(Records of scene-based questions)
○ ○ ○
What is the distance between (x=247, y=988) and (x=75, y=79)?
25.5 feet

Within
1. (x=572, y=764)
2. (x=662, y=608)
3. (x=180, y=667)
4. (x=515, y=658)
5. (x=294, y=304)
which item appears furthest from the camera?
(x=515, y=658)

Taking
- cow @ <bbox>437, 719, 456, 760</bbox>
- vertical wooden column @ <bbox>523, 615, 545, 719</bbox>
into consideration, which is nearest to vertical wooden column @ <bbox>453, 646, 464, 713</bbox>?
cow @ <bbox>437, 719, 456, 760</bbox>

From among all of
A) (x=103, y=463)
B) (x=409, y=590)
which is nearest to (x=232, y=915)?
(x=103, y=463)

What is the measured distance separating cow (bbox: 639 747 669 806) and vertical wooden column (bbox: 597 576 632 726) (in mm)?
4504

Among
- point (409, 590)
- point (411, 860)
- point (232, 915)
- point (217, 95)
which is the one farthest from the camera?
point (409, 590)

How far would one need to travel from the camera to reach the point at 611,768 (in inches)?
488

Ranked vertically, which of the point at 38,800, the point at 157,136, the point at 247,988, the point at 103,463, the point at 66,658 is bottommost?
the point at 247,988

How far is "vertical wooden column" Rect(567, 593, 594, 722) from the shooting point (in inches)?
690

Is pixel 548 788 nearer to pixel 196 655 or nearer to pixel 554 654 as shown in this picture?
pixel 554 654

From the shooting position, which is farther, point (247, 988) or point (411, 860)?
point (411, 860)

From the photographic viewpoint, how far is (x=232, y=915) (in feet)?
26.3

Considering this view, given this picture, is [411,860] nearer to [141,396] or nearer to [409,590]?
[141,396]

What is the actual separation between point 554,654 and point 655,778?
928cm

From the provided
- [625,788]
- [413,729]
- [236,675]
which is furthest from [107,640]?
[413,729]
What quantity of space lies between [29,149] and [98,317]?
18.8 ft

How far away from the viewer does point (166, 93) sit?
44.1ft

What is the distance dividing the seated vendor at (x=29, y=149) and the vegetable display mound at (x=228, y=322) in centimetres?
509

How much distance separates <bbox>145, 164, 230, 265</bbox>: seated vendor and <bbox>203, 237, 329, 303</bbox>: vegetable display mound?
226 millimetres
○ ○ ○
(Do this)
Please reproduce every line of the listing, starting at the line that contains "From the shooting position, which" and ending at the listing's last line, both included. Multiply each coordinate and distance in the answers by 1.5, rounding halves up to the same number of decimal places the original had, and leave everything outside the answers unchanged.

(Reply to the exercise)
From the shooting position, which is farther, point (247, 988) or point (411, 860)?
point (617, 1290)

From the photographic viewpoint, how far is (x=232, y=915) (in feet)?
39.5

Considering this view, given this picture, is [411,860] nearer to [141,396] or nearer to [409,590]?
[212,594]

What is the actual separation between point 554,654 and point 655,778?
1392cm

From the provided
- [625,788]
- [413,729]
- [236,675]
which is furthest from [107,640]?
[620,1094]
What quantity of space lies between [29,149] and [98,317]?
28.2 ft

How far away from the viewer does point (166, 93) sit?
66.2ft

What is the distance dividing the seated vendor at (x=29, y=149) and the vegetable display mound at (x=228, y=322) in centimetres?
764

How much distance separates <bbox>145, 164, 230, 265</bbox>: seated vendor and <bbox>203, 237, 329, 303</bbox>: vegetable display mound?
339 millimetres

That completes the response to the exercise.